Before SCHWARTZ, C.J., HUBBART, J., and SHARP, WINIFRED J. (Associate Judge).

PER CURIAM.

The final administrative order under review is affirmed insofar as it finds that the respondent Dr. Albert Sneij was guilty of failing to keep appropriate medical records as charged in counts 8 and 12 of the administrative *796 complaint. Plainly, substantial, competent evidence was adduced before the hearing examiner below to support the Board's findings thereon. § 120.68(10), Fla. Stat. (1983).

The final administrative order under review is reversed, however, insofar as it finds that the respondent Dr. Albert Sneij was guilty of committing the acts of professional misconduct charged in counts 1-7, 9-11, 13-33 of the administrative complaint. We conclude that there was no substantial, competent evidence adduced before the hearing examiner below to support the Board's findings thereon. § 120.68(10), Fla. Stat. (1983). Indeed, the hearing examiner below found that these counts had not been proven due to the paucity of evidence presented thereon. The hearing examiner concluded the following in her recommended order:

"In the instant case, the Petitioner failed to establish by clear and convincing evidence that the Respondent, in his care and treatment of the eight patients named in the Administrative Complaint, inappropriately prescribed controlled substances or prescribed excessive amounts of controlled substances, made deceptive or untrue or fraudulent representations in the practice of medicine or employed a trick or scheme in the practice of medicine, or prescribed controlled substances without good faith and outside the course of his professional practice. The Petitioner did establish by clear and convincing evidence, violations of Section 458.331(1)(n), Florida Statutes, in that the Respondent failed to keep written medical records justifying the course of treatment of John Marsden and Carol Rosen, as alleged at Counts 8 and 12 of the Administrative Complaint."
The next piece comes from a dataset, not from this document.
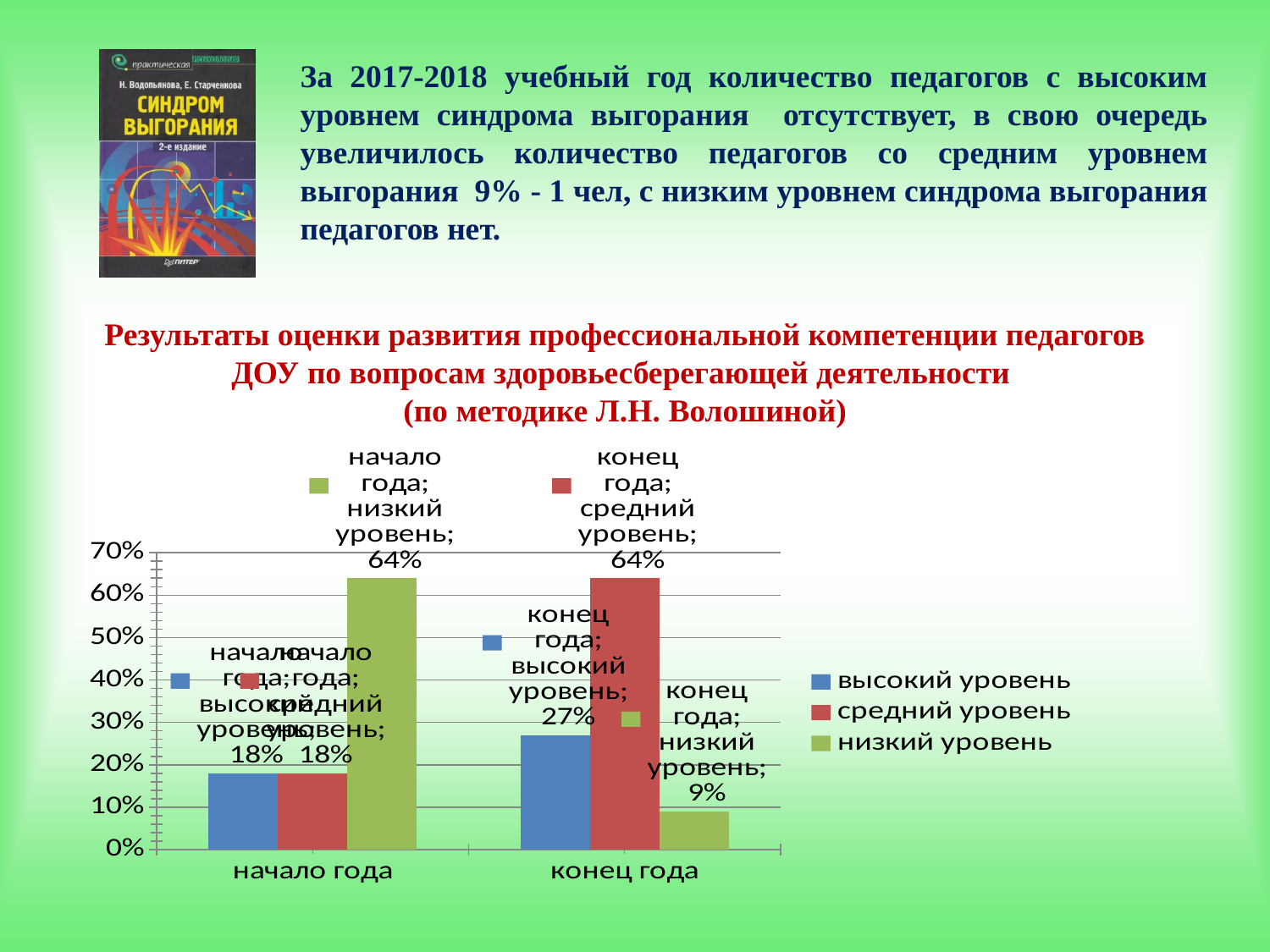
Which is larger: "высокий уровень" at "начало года" or "высокий уровень" at "конец года"? конец года What is the value for "высокий уровень" at "конец года"? 27% How many categories are shown on the x axis? 2 Which series has the highest value at "конец года"? средний уровень What is the difference between "низкий уровень" at "начало года" and "низкий уровень" at "конец года"? 55% Which series has the lowest value at "конец года"? низкий уровень What kind of chart is shown on the slide? bar chart What is the value for "низкий уровень" at "конец года"? 9% Does the value for "средний уровень" rise or fall from "начало года" to "конец года"? rise What is the value for "средний уровень" at "конец года"? 64% What is the value for "низкий уровень" at "начало года"? 64% How many series does the legend list? 3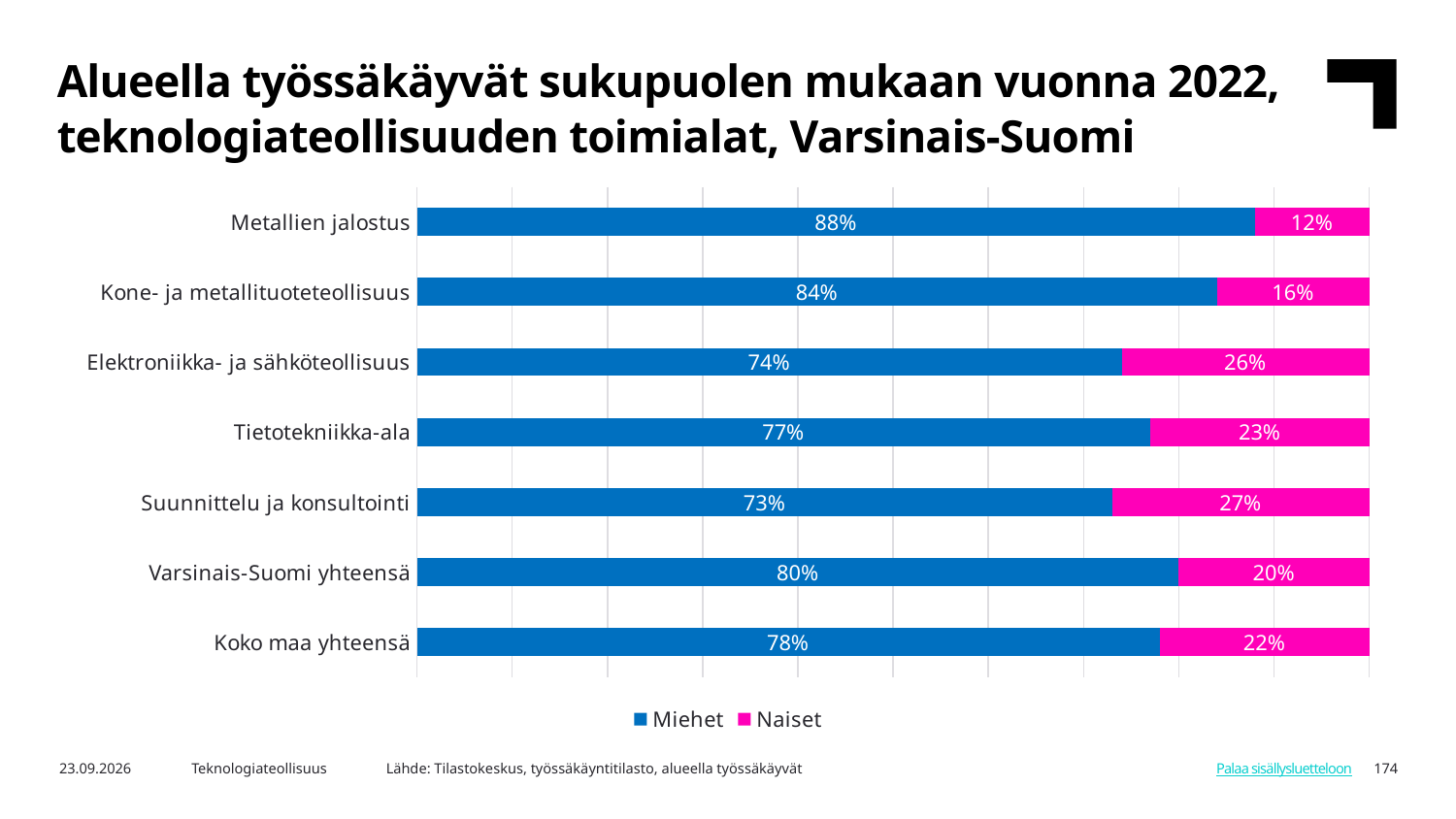
What is the Naiset share for Koko maa yhteensä? 22% What is the Naiset share for Elektroniikka- ja sähköteollisuus? 26% Which category has the lowest Miehet share? Suunnittelu ja konsultointi Which category has the highest Naiset share? Suunnittelu ja konsultointi How many series does the legend list? 2 What is the Miehet share for Varsinais-Suomi yhteensä? 80% What is the difference between the Miehet share for Kone- ja metallituoteteollisuus and for Tietotekniikka-ala? 7 percentage points What is the total of the stacked bar for Metallien jalostus? 100% What is the Miehet share for Metallien jalostus? 88% Which is larger: the Naiset share for Tietotekniikka-ala or for Varsinais-Suomi yhteensä? Tietotekniikka-ala How many categories are shown on the chart? 7 What kind of chart is shown on the slide? Stacked bar chart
A doctor testified at the hearing below that he had examined Dr. Sneij's prescriptions and medical records on eight patients. These records, without dispute, were sparse and inadequate. Based on these records, as well as an investigative file, he concluded that the records kept by Dr. Sneij did not justify the heavy dosages of dilaudid prescribed for these patients by Dr. Sneij. This witness did not talk to any of the patients involved nor did these patients testify at the hearing. Dr. Sneij also testified at the hearing and admitted that his medical records were poorly kept. He denied any other wrongdoing, however, although his memory of the patients involved was somewhat shaky. No other witnesses testified at the hearing. Plainly, this evidence was woefully insufficient to establish any of the charges against Dr. Sneij, save for the record-keeping violations. See Walker v. Florida State Board of Optometry, 322 So. 2d 612 (Fla. 3d DCA 1975).
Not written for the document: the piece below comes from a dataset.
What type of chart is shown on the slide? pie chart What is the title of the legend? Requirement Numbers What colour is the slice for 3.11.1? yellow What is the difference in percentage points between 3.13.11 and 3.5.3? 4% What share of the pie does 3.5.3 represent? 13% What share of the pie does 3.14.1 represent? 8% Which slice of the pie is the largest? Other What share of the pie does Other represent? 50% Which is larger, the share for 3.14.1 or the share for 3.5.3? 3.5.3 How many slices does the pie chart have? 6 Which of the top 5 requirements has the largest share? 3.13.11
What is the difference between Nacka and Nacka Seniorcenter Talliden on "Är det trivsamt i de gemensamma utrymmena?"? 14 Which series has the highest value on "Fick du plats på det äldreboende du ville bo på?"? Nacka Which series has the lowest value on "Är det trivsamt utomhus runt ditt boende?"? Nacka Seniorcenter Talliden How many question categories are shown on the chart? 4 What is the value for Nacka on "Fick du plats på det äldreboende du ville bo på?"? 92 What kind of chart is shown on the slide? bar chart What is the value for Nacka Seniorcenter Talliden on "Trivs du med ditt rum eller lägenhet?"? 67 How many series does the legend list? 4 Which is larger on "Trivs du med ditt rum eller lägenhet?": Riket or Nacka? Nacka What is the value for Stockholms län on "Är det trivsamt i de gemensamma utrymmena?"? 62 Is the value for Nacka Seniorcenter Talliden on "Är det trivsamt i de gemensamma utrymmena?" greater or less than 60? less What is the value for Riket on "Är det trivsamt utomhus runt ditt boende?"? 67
Beyond that, the law is clear that the Board was not free to reject the hearing examiner's findings when, as here, these findings were based on competent, substantial evidence. This being so, the Board had no authority, in any event, to reject summarily the hearing examiner's findings and to substitute its own findings therefor. Kimball v. Hawkins, 364 So. 2d 463 (Fla. 1978); § 120.57(1)(b)(9), Fla. Stat. (1981).
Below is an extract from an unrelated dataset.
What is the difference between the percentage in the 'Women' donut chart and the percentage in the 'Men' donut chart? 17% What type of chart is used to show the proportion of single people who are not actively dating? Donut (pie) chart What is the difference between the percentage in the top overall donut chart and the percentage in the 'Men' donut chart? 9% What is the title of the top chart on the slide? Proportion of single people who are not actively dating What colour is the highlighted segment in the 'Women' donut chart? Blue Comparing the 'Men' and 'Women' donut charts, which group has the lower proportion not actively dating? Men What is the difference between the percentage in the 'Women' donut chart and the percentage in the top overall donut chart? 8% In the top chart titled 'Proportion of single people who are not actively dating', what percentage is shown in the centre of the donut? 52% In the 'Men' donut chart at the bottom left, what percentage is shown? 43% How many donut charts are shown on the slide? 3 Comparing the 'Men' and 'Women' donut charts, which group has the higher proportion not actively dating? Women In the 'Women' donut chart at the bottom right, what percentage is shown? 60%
Inasmuch as we are upsetting some of the essential findings of the administrative order under review, we are compelled to reverse the penalty imposed which was based, in part, on these findings, see § 120.68(10), Fla. Stat. (1983), and remand the cause to the Florida Board of Medical Examiners with directions to (1) modify the order under review so as to accept the hearing examiner's findings and (2) impose a new penalty on Dr. Sneij based solely on the record-keeping violations committed herein.

Affirmed in part; reversed in part and remanded.

SCHWARTZ, Chief Judge (specially concurring).

While I do not disagree with the majority's assessment of the evidence, I think it inappropriate for this court even to engage in such an exercise. I would base the conclusion to reverse solely on the ground that since the findings of the hearing officer, *797 whose function it is to make these determinations, are supported by substantial competent evidence, the agency improperly set them aside. Section 120.57(1)(b)(9), Florida Statutes (1981); Kimball v. Hawkins, 364 So. 2d 463 (Fla. 1978).